Na Europa, pelo contrário, os debates sobre política externa tendem simplesmente a fazer eco das vozes mais belicosos dentro do círculo de Washington.

A Suécia é uma ilustração particularmente reveladora dessa tendência. Depois da invasão da Ucrânia pela Rússia, o governo e a classe política suecos rapidamente aderiram à NATO. No entanto, como me disse numa entrevista uma das principais académicas suecas de relações internacionais, Frida Stranne, “não se realizou um debate adequado sobre as questões-chave, como, por exemplo, se a agressão da Rússia contra a Ucrânia era, de facto, uma ameaça tão imediata à segurança da Suécia que esta tivesse de abandonar o estatuto de neutralidade de que gozava mesmo durante a Guerra Fria?” (Eu próprio posso testemunhar, do meu trabalho como conselheiro sénior de política externa no Parlamento Europeu no início de 2022, que mesmo alguns membros do partido social-democrata sueco, então no poder, ficaram horrorizados com o facto de o governo ter passado por cima de opiniões alternativas sobre a NATO).

Além disso, numa conversa comigo, Stranne, embora reconheça que a invasão da Ucrânia pela Rússia foi “uma violação flagrante do direito internacional”, apontou para as políticas dos EUA desde 2001, como a invasão do Iraque, observando que elas “ajudaram a minar os princípios legais internacionais e estabeleceram o precedente para outros países agirem ‘preventivamente’ contra ameaças percebidas”.

Na mesma entrevista, avisou também que “a recusa em aceitar uma solução negociada para a guerra na Ucrânia está a conduzir o mundo perigosamente perto da beira de um grande conflito militar entre a NATO e a Rússia”.

Enquanto nos Estados Unidos estes pontos são habitualmente defendidos por académicos bastante convencionais, na Suécia desencadearam uma campanha feroz contra Stranne e tornaram-na quase intocável nos meios de comunicação social e nos círculos de política externa.

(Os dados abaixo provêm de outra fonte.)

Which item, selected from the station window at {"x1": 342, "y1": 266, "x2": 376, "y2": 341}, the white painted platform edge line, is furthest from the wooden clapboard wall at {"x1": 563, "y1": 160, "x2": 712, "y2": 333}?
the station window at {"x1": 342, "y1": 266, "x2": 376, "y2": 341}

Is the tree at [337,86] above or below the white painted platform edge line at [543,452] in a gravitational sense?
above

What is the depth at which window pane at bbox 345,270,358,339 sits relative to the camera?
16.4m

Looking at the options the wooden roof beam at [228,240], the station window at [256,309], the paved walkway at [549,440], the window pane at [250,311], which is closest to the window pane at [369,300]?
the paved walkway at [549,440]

Os principais meios de comunicação social vilipendiaram-na como uma odiadora dos EUA e uma “Putinista”.

A Alemanha é outro exemplo de como o pensamento de grupo forçado levou à marginalização das perspetivas dissidentes nos debates políticos. O que é particularmente digno de nota é a rapidez e o radicalismo com que os falcões dos think tanks, dos média e dos partidos políticos conseguiram redefinir o debate num país anteriormente conhecido pela sua agora extinta Ostpolitik, uma política de compromisso pragmático com a União Soviética e, mais tarde, com a Rússia.

Um dos mais proeminentes especialistas em política externa da Alemanha, Johannes Varwick, da Universidade de Halle-Wittenberg, há muito que desafia a tendência e defende a diplomacia. Em dezembro de 2021, juntamente com uma série de antigos militares de alta patente, diplomatas e académicos, advertiu que uma deterioração maciça das relações com a Rússia poderia levar à guerra - devido, em parte, à recusa do Ocidente em levar a sério as preocupações de segurança da Rússia, principalmente relacionadas com as perspetivas de expansão da NATO para leste.

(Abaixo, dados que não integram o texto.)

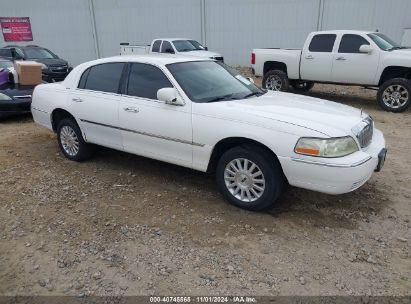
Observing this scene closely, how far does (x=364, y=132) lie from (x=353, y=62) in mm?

No entanto, essas opiniões valeram a Varwick acusações de “servir os interesses russos”. Por isso, como me disse numa entrevista, os seus “laços com os partidos políticos e os ministérios responsáveis pela condução da política externa e de segurança da Alemanha foram cortados”.

Os peritos dos países neutros também não foram poupados à marginalização. O professor austríaco Gerhard Mangott, um dos mais eminentes especialistas em Rússia no mundo germanófono, apontou para uma “responsabilidade partilhada” da Rússia, da Ucrânia e dos países ocidentais pelo fracasso na resolução pacífica do conflito ucraniano pós-2014. Esta análise, como Mangott me contou, levou à sua “excomunhão imediata pela comunidade científica de língua alemã, que rapidamente se voltou para o ativismo político e se tornou parte da guerra”.

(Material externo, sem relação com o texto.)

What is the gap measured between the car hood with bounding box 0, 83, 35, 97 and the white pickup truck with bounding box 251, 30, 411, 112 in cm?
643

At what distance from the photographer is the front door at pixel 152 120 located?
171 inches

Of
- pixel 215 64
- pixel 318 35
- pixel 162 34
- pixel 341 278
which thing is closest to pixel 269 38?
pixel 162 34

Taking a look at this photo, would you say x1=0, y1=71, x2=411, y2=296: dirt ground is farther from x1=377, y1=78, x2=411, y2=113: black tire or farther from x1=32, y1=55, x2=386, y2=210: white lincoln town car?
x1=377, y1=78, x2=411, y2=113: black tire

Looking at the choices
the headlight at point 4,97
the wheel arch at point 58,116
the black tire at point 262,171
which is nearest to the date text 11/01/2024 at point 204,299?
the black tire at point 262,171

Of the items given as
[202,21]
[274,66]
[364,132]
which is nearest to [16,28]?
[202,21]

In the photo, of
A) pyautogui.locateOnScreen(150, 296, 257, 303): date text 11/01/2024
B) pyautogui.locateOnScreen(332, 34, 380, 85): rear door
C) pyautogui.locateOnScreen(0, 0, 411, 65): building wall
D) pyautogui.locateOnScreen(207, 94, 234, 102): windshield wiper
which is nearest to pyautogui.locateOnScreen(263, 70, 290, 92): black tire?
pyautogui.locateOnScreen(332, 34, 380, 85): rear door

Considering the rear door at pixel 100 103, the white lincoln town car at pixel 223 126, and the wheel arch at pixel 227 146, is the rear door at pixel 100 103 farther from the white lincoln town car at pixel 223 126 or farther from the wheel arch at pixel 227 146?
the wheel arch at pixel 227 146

A trágica ironia, claro, é que estas vozes ostracizadas provaram estar corretas na maior parte dos aspetos desta guerra.

Quando, apesar dos seus avisos, a invasão russa da Ucrânia ocorreu, Varwick, que a condenou como ilegal e inaceitável, apelou a mais esforços para encontrar uma solução negociada realista para o conflito. Como me disse, esta solução deveria “incluir, em primeiro lugar, um estatuto de neutralidade para a Ucrânia, com fortes garantias de segurança para o país. Em segundo lugar, haveria mudanças territoriais na Ucrânia que não seriam reconhecidas pelo direito internacional, mas que devem ser aceites como um modus vivendi temporário e, em terceiro lugar, deve ser oferecida a perspetiva de suspensão de algumas sanções no caso de uma mudança no comportamento da Rússia”.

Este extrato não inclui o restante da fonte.